The sentencing of David Castillo for the murder of Berta Cáceres: COPINH’s response
Interview with Bertha Zúniga, COPINH coordinator and daughter of Berta Cáceres
“We’ve been expecting this sentence for almost a year. This opens a very important stage in order to realise this guilty verdict against one of the killers of my mother, our comrade Berta Cáceres,” said Bertha Zúniga, the coordinator of the Civic Council of Popular and Indigenous Organizations of Honduras (COPINH).
The leader warned that the judicial decision could still be reversed and the Honduran justice system must continue investigations to prosecute the masterminds of the murder of Cáceres who are, according to COPINH, several members of the Atala family.

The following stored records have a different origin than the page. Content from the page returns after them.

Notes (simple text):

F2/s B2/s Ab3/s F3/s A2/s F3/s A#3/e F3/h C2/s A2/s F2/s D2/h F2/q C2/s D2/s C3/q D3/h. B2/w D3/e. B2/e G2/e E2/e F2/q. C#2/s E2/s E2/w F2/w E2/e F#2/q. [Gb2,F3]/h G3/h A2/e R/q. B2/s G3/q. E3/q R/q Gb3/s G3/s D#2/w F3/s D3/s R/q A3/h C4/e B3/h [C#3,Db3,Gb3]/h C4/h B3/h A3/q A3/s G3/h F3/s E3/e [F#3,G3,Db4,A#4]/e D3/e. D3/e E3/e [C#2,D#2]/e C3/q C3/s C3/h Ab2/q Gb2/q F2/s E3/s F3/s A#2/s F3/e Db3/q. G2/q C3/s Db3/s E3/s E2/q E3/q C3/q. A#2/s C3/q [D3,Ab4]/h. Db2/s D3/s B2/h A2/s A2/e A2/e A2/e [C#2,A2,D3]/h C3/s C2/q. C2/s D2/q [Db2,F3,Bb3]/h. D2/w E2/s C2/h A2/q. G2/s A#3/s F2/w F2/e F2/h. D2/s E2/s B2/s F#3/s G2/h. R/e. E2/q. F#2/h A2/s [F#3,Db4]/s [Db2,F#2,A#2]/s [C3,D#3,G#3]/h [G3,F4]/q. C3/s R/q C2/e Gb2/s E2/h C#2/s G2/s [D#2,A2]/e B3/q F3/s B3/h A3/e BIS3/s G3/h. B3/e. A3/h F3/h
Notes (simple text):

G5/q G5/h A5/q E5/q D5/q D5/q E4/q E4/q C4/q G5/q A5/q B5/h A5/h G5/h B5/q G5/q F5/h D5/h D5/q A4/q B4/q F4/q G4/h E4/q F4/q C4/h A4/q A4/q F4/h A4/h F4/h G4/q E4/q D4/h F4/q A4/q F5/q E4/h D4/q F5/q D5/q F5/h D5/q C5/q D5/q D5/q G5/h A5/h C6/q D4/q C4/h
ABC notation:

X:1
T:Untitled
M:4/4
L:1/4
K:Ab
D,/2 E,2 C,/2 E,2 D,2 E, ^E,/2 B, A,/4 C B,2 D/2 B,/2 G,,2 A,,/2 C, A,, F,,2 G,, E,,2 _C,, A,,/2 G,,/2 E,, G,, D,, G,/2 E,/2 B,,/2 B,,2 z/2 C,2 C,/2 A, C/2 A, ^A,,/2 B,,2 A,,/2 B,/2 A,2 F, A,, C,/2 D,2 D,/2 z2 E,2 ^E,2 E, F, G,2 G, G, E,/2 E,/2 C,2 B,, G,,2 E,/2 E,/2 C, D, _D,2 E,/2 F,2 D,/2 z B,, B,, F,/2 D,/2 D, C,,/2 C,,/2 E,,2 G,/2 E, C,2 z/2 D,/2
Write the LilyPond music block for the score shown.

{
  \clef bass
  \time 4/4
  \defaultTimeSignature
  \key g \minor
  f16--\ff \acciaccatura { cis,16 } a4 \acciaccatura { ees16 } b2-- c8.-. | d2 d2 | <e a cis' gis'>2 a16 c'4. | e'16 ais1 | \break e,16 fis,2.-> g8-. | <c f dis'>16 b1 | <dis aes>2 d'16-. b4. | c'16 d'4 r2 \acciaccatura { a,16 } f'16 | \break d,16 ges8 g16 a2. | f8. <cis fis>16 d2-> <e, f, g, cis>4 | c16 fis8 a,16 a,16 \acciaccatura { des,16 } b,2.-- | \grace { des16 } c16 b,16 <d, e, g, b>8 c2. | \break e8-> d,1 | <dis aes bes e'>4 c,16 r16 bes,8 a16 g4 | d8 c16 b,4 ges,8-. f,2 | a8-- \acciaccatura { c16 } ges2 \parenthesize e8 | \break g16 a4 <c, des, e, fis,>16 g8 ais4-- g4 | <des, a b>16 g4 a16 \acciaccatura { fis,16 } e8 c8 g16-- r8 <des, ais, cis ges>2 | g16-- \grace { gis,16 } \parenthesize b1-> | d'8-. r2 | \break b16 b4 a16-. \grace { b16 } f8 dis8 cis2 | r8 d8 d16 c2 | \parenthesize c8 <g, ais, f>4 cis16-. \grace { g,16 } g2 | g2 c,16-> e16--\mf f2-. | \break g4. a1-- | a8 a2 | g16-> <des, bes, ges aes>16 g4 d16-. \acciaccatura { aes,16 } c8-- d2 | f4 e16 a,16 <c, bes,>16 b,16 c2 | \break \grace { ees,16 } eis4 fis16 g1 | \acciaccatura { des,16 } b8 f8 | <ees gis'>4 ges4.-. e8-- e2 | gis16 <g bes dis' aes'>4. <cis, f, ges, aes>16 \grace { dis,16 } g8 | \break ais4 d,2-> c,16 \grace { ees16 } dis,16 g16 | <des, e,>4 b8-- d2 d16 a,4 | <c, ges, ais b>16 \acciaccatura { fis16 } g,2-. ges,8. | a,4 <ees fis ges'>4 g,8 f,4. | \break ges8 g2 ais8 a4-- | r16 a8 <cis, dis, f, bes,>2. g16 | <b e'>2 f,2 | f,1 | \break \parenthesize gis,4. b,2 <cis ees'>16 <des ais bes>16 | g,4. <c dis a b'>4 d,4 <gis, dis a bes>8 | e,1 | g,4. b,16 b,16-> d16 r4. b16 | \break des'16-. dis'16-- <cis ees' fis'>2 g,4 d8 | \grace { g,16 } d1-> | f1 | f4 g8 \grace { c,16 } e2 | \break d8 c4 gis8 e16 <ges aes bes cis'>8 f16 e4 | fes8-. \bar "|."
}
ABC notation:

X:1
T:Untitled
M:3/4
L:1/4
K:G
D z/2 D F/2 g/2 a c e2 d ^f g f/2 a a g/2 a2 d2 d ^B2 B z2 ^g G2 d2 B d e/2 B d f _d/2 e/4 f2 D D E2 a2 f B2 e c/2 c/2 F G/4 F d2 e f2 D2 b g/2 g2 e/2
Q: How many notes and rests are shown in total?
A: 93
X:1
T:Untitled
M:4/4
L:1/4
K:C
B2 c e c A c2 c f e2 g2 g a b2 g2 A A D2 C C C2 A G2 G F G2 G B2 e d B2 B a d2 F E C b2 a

“We know that someone ordered, and someone paid for the attack on the Lenca people and COPINH, to try to subdue them and to assassinate our comrade Berta Cáceres. And there they are, getting rich, going unpunished, as if nothing happened,” she said in the Real World Radio interview.
On Monday, the Sentence Court of the Supreme Court of Justice convicted David Castillo, as co-perpetrator of the murder of Cáceres, to 22 years and 6 months in prison. The sentence was finally announced after about a year of waiting and several postponements – Castillo was originally convicted on 5 July 2021.
Cáceres was murdered on 2 March 2016 in her home, in the town of La Esperanza, Intibucá department, because of her leadership in the COPINH struggle against the establishment of the Agua Zarca hydroelectric project, owned by the company Desarrollos Energéticos (DESA), on the Gualcarque River. The environmentalist Gustavo Castro, member of Otros Mundos Chiapas – Friends of the Earth Mexico, was also injured in the attack on Cáceres.
Zúniga told Real World Radio that the sentence is somewhat “bittersweet”; Castillo’s sentence took a year to materialise and the punishment is not enough – it could have been up to 25 years of imprisonment. “There have been many manoeuvers of impunity. We were hoping to get him 25 years in jail. But no number is going to be enough to repair or alleviate the pain of such a great loss,” Zúniga said.
The COPINH coordinator, whose mandate as coordinator was recently extended until 2025, warned that Castillo’s case could go to the Court of Appeals, which “is very dangerous and has a huge judicial backlog”. “To date, in the case of the seven previous defendants for the murder of Berta Cáceres, that Court has not convicted anyone. Once convicted, it typically takes four-five years for the conviction to materialise, and in the meantime, there is still a risk of impunity, of the convicted employing manoeuvers to be released,” explained the leader. “That’s why we want a swift sentence for Castillo, effective and within the real time frame, so that these 22 years and 6 months are an effective time period in which we can be sure that there is no longer a reversal of the process,” she added.
Regarding the constant delay in the reading of the sentence, Zúniga stated that “it is part of the violation of the rights of the victims, the violation of their right for access to justice”. She added that, “despite the excuses, for us it was a kind of mockery of our organisation. The communities were also very upset since we have been making the effort to accompany this whole process from the territories.”
Our interviewee highlighted that there is no political will to prosecute the intellectual authors of her mother’s murder. “The Atala family is a powerful one, they consider themselves untouchable. Nobody wants to do anything against them, or they’re scared to, I don’t know. There are no proper conditions [for bringing them to justice].” However, COPINH will continue to fight for the investigation and prosecution of the intellectual authors of the political femicide of Cáceres.
“We leave that responsibility to the justice system. We are going to fight so that the new administration also implies real commitments,” Zúniga said. She added: “We are also requesting the involvement of international technical and independent commissions to assist, monitor, review, handle proceedings and information and fulfil fiscal requirements, so that this emblematic case is also honoured from within justice.”